-------- Text to read
If you're sick of MLB fans giving those 'Damn Astros' the business, consider this
Kyle Tucker was booed mercilessly at the All-Star Game. Photo by Steph Chambers/Getty Images.

Now batting for the American League, from the Houston Astros, Kyle Tucker.

Boo!

Astros fans don’t get it. Why are they booing Tucker at an All-Star Game in Seattle? He plays for the American League, the home team in this game, the same side as the Seattle Mariners. If they’re booing because of the 2017 World Series, Tucker wasn’t even on that team – he was playing for Buies Creek and Corpus Christi in the minors those six long years ago. For the record, the Buies Creek Astros were a Single A affiliate in North Carolina. They’ve since relocated up the road and are now the Fayetteville Woodpeckers, maybe the best team name in all of baseball.

There’s only two Astros still on the roster from the 2017 scandal Astros, Jose Altuve and Alex Bregman, and neither is an All-Star this season. So when is this booing crap gonna stop?

It’s not. Actually there is one way for it to stop and Astros fans don't want any part of it. It’s for the Astros to become losers, non-playoff contenders, humbled nobodies. As Reggie Jackson said, “fans don’t boo nobodies.”
----------------
Given request 1: Return the passage of the Astros article that opens with the words containing "Now batting for" and closes with "crap gonna stop?", reproducing it word for word.
-------- Information supplied
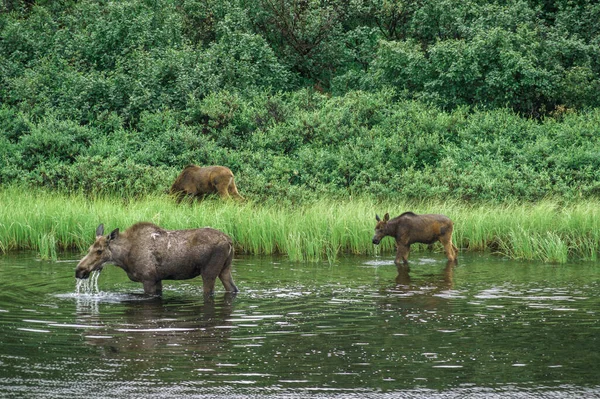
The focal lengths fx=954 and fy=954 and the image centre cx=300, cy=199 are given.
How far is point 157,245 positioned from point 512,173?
13.5 meters

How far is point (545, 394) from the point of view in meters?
7.54

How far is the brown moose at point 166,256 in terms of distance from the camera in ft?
41.5

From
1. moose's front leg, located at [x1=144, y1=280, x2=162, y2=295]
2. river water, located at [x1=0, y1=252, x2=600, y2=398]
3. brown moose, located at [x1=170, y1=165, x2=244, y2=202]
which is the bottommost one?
river water, located at [x1=0, y1=252, x2=600, y2=398]

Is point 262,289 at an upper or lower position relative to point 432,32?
lower

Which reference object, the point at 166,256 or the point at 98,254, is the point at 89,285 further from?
the point at 166,256

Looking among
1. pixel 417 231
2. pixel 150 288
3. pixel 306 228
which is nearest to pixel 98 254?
pixel 150 288

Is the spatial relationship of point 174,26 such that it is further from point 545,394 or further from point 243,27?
point 545,394

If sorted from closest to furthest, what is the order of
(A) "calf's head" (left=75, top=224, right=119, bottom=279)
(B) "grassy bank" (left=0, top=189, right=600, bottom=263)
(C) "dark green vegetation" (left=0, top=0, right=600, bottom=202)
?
(A) "calf's head" (left=75, top=224, right=119, bottom=279) < (B) "grassy bank" (left=0, top=189, right=600, bottom=263) < (C) "dark green vegetation" (left=0, top=0, right=600, bottom=202)

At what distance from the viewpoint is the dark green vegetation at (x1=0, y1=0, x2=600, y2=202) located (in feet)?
80.9

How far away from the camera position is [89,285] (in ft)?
44.3

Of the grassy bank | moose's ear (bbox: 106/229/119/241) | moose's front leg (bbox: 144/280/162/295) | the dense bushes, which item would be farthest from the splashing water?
the dense bushes

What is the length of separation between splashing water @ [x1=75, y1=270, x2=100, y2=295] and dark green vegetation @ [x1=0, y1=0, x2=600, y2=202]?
9.83 meters

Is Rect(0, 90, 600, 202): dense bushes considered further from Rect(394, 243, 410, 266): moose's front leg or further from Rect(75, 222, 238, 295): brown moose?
Rect(75, 222, 238, 295): brown moose

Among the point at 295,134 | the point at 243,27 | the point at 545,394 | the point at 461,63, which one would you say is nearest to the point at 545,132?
the point at 461,63
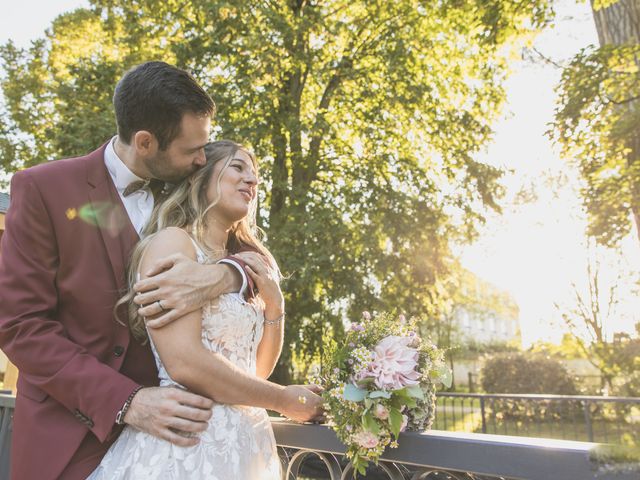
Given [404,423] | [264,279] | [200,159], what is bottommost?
[404,423]

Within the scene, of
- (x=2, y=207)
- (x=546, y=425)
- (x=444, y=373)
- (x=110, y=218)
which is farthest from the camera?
(x=546, y=425)

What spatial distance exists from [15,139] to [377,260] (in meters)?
11.4

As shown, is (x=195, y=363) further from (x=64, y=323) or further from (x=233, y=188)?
(x=233, y=188)

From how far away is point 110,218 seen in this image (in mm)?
2191

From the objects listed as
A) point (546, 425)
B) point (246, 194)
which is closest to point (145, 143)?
point (246, 194)

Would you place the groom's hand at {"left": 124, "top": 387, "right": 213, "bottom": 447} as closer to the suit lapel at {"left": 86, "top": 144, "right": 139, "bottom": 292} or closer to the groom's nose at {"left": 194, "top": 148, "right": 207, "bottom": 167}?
the suit lapel at {"left": 86, "top": 144, "right": 139, "bottom": 292}

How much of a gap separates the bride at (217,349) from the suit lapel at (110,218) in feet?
0.20

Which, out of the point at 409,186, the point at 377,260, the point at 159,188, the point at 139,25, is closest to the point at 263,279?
the point at 159,188

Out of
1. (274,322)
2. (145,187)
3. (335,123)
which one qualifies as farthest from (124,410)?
(335,123)

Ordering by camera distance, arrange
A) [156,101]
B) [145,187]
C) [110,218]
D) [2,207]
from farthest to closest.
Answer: [2,207] → [145,187] → [156,101] → [110,218]

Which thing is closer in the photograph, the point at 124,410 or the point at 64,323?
the point at 124,410

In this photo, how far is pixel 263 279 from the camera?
232cm

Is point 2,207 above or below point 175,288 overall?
above

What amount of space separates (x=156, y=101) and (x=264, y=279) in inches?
35.0
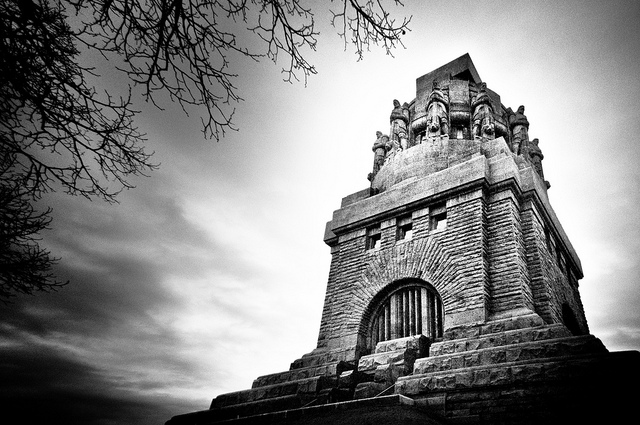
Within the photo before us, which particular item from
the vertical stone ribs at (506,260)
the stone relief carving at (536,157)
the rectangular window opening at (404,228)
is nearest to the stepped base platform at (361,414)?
the vertical stone ribs at (506,260)

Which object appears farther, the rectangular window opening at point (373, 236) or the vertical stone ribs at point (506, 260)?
the rectangular window opening at point (373, 236)

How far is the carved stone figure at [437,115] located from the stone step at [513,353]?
7.75 m

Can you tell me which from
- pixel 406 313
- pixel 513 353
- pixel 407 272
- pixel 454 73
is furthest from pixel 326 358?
pixel 454 73

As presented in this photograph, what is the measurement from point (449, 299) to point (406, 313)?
1.35 metres

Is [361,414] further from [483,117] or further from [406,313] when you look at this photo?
[483,117]

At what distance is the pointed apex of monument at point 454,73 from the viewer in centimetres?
1576

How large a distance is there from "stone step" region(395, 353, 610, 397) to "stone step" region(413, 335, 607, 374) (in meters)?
0.19

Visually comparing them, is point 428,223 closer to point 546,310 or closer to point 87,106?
point 546,310

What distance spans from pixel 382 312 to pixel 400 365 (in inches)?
111

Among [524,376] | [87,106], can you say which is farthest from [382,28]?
[524,376]

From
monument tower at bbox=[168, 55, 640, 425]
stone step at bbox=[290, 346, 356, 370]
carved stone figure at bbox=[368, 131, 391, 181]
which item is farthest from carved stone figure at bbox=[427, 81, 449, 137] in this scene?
stone step at bbox=[290, 346, 356, 370]

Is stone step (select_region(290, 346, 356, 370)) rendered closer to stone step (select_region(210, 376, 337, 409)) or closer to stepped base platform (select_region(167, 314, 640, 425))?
stepped base platform (select_region(167, 314, 640, 425))

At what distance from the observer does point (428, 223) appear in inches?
448

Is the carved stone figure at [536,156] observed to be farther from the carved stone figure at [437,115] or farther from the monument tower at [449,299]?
the carved stone figure at [437,115]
----------------
Given request 2: Locate each line of the records that includes the word "brown", and copy every such line.

Task result 1:
Now batting for the American League, from the Houston Astros, Kyle Tucker.

Boo!

Astros fans don’t get it. Why are they booing Tucker at an All-Star Game in Seattle? He plays for the American League, the home team in this game, the same side as the Seattle Mariners. If they’re booing because of the 2017 World Series, Tucker wasn’t even on that team – he was playing for Buies Creek and Corpus Christi in the minors those six long years ago. For the record, the Buies Creek Astros were a Single A affiliate in North Carolina. They’ve since relocated up the road and are now the Fayetteville Woodpeckers, maybe the best team name in all of baseball.

There’s only two Astros still on the roster from the 2017 scandal Astros, Jose Altuve and Alex Bregman, and neither is an All-Star this season. So when is this booing crap gonna stop?

Task result 2:
How far is the brown moose at point 166,256 in terms of distance from the camera in ft?
3. brown moose, located at [x1=170, y1=165, x2=244, y2=202]
Is Rect(0, 90, 600, 202): dense bushes considered further from Rect(394, 243, 410, 266): moose's front leg or further from Rect(75, 222, 238, 295): brown moose?
Rect(75, 222, 238, 295): brown moose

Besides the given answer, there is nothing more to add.